Home > Net >  Why do 32-bit immediates with IMUL give warnings in NASM and errors in GCC?
Why do 32-bit immediates with IMUL give warnings in NASM and errors in GCC?

Time:10-03

I am currently investigating some strange behaviour with the imul instruction, because the official Intel manual seems to differ slightly from reality.

The first thing I noticed is that the Intel manual does not consider this example to be a correct instruction:

imul rax, 2

yet both GCC/GAS (with .intel_syntax noprefix) and NASM accept this instruction without problem. Using objdump -d showed me this:

48 6b c0 02             imul   $0x2,%rax,%rax

meaning it gets translated into a different instruction that is in fact documented in the manual.
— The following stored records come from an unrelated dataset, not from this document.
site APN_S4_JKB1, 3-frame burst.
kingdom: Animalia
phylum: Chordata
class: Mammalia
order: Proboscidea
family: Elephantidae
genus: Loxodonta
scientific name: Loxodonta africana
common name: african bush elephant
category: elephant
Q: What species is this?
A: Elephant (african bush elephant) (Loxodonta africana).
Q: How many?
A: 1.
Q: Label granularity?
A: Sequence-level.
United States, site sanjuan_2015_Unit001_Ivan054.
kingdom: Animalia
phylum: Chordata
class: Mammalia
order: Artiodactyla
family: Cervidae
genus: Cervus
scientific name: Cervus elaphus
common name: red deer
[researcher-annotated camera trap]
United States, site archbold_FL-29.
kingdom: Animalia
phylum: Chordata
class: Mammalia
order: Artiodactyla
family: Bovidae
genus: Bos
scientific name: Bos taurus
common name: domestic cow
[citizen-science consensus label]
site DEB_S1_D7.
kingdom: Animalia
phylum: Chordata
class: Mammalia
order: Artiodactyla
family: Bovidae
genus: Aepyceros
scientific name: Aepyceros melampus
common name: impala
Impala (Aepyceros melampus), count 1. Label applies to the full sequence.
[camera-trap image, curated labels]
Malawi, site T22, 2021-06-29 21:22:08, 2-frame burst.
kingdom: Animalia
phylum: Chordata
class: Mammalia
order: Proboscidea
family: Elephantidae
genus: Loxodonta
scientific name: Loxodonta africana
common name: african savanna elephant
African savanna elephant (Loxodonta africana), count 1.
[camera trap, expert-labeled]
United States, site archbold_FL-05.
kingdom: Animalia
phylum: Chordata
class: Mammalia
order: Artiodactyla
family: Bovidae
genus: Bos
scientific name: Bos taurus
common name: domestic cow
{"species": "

I already find this weird and would like to know, why this even exists. The only place I could find this documented was in the NASM instruction set and, weirdly enough, in the Description of the imul instruction in the Intel Manual. The latter reads:

  • Two-operand form — With this form the destination operand (the first operand) is multiplied by the source operand (second operand). The destination operand is a general purpose register and the source operand is an immediate value, a general-purpose register, or a memory location. The intermediate product (twice the size of the input operand) is truncated and stored in the destination operand location.

That is inconsistent with the Opcode table of that same instruction.

The NASM instruction set also mentions imul reg64, sbytedword and imul reg64, imm instructions, neither of which I understand what they mean. imm would imply that 64-bit immediates could be used as well, would it not? And the meaning of sbytedword is unclear to me.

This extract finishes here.